■ **SECTION DU DOCUMENT**
══════
# Supprimer un iPad de "Mes appareils"



## Darkira (31 Octobre 2014)

bonjour,

J'ai configuré un compte iCloud sur un iPad Air 2 (qui m'appartient) et j'aimerais maintenant faire disparaitre l'iPad de l'emplacement "Mes appareils" sur le compte iCloud en question car ils ne sont plus liés du tout.

Lorsque je me rends sur le compte iCloud en question je vois bien l'iphone de la personne et MON iPad et j'aimerais qu'il disparaisse puisque l'iPad ne lui appartient pas (et que mes tests sont finis...)

un Exemple sur mon Compte iCloud : 






J'ai déja fait le nécessaire sur "Localiser mes DEvices" il a bien disparu d'a peu près partout, sauf a cet endroit !

Merci d'avance.


----------



## Alexis176 (31 Octobre 2014)

Très intéressé par la réponse également. 
J'ai l'iPad 4 et l'iPhone 5 qui s'affichent alors qu'ils ne sont plus connectés à mon compte iCloud (encore moins à "Localiser").
J'ai également essayé de les supprimer via la page "supportprofile" du site d'Apple, mais rien n'y fait.


----------



## Filemux (1 Novembre 2014)

Bonjour,

Ce lien pourra peut-être t'aider  : http://www.vipad.fr/post/pratique-preparer-ipad-vendre-ipad

A bientôt


----------



## kasimodem (2 Novembre 2014)
══════
■ **CONSIGNE**
Pouvez-vous recopier mot pour mot le fil de discussion sur iCloud ci-dessus, de « J'ai l'iPad 4 » à « (1 Novembre 2014) » ?

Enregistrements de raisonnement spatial
══════
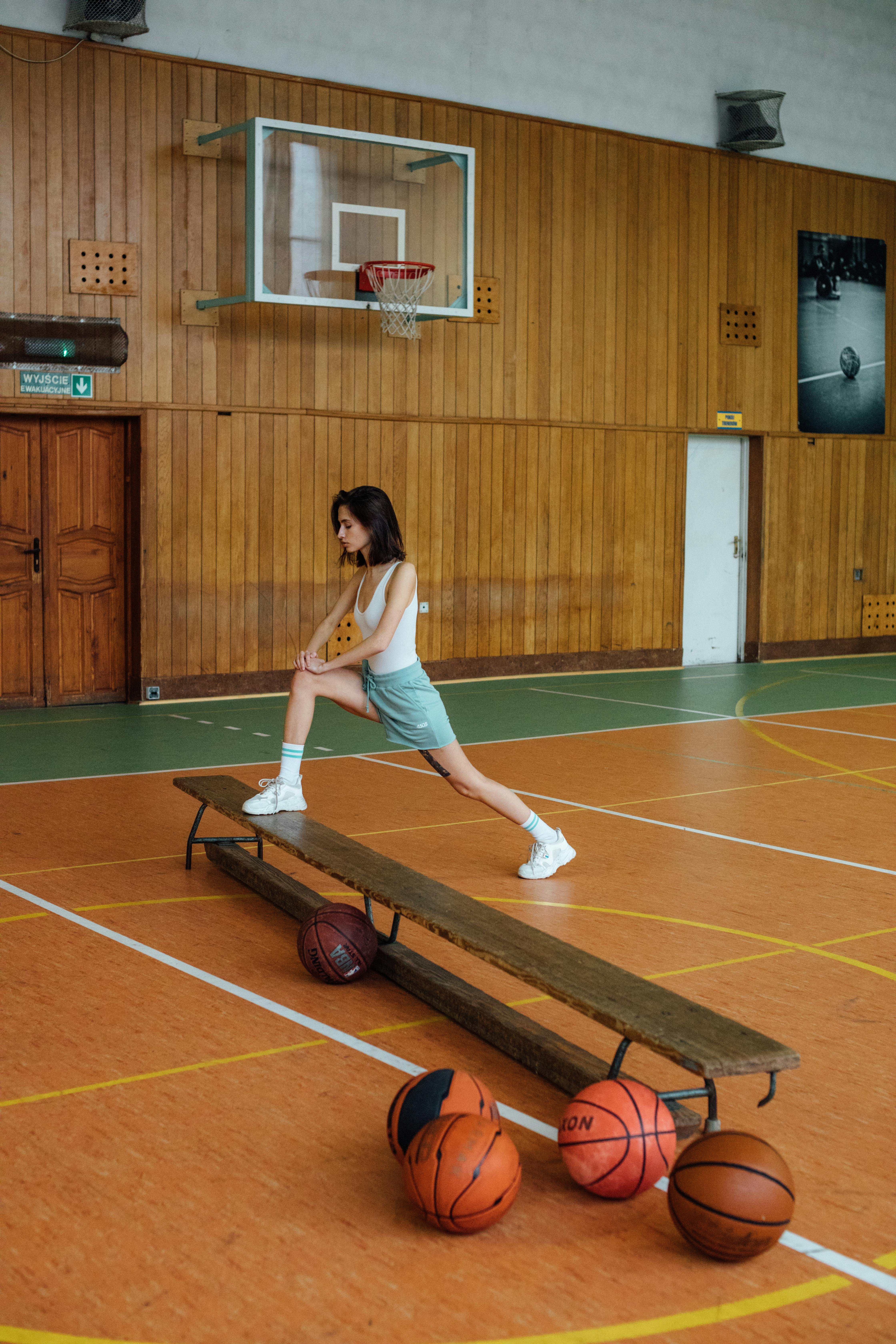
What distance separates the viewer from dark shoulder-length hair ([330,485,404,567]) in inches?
250

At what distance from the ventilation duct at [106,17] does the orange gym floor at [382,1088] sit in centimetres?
744

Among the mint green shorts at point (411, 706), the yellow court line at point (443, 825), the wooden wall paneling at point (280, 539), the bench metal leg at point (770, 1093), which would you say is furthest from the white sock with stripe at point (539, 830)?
the wooden wall paneling at point (280, 539)

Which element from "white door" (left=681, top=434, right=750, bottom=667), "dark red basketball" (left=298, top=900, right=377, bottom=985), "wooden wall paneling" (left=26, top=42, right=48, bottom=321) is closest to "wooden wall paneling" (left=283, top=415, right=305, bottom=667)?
"wooden wall paneling" (left=26, top=42, right=48, bottom=321)

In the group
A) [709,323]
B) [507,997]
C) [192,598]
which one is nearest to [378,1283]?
[507,997]

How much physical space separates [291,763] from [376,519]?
1.22 meters

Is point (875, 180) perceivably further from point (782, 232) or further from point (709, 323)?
point (709, 323)

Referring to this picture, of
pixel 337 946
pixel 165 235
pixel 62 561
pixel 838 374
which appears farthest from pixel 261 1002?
pixel 838 374

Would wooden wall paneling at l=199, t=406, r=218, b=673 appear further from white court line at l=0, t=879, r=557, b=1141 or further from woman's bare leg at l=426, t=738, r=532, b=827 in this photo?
woman's bare leg at l=426, t=738, r=532, b=827

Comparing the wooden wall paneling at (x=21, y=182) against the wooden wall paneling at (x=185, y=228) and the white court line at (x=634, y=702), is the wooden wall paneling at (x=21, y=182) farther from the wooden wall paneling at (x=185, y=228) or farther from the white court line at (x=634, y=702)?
the white court line at (x=634, y=702)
══════
■ **SOLUTION**
J'ai l'iPad 4 et l'iPhone 5 qui s'affichent alors qu'ils ne sont plus connectés à mon compte iCloud (encore moins à "Localiser").
J'ai également essayé de les supprimer via la page "supportprofile" du site d'Apple, mais rien n'y fait.


----------



## Filemux (1 Novembre 2014)